With them strapped on to my hiking shoes it felt like a breeze going up the snow field. The snow was crunchy enough that the crampons had good grip, but it was soft enough to know that if you did happen to slip there won’t be any bruised knees. After about another 45 minutes of hiking up we reached the top to be greeted with a helluva view.
View from Panorama Ridge – down there below is our tent set up and waiting for our return
After eating some victory chocolate (Ritter Sport cornflakes chocolate is the way to go!) and soaking in the views it was time to head down. It was quite chilly and windy at the top, and now having fulfilled my goal I wanted to be in my warm sleeping bag in a lie down and chill out position.

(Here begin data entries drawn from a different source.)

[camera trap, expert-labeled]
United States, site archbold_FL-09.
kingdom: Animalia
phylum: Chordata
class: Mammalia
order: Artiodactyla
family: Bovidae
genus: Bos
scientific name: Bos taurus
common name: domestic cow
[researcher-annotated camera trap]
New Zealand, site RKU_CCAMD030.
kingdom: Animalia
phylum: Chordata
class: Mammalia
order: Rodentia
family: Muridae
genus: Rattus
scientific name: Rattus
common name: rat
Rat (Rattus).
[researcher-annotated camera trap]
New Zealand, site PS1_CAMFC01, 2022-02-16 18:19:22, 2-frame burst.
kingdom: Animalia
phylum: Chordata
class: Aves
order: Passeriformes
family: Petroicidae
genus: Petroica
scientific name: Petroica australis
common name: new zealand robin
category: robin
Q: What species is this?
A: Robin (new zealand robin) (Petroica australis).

I watched a group of people decide to slide down on their bums across the snow field and we figured we’d do the same to save the energy. An hour hike up was a ten minute slide down. It was really fun but for next time I would slide on a jacket to prevent my butt from getting soaked and wear gaiters so that the snow wouldn’t get all into my shoes getting my feet and shoes wet too. Luckily with the sun out and with quick dry shorts it wasn’t too much of an issue.
An hour up is ten minutes down via bum slide
It overall took 5.5hrs to hike up to Panorama Ridge and back to the campsite at Garibaldi Lake. We saw plenty of day hikers and more impressively some trail runners. Nothing like a quick nip up a mountain and back down for a workout. We left the next day and it took another 2.5hrs of hiking to head back to Rubble Creek parking lot.
For the amazing views you get I would hike Panorama Ridge in a day as well without the weight of carrying all the overnight stuff. I plan on heading back to Garibaldi Lake in August when it’s hotter to better enjoy a cold dip in the lake!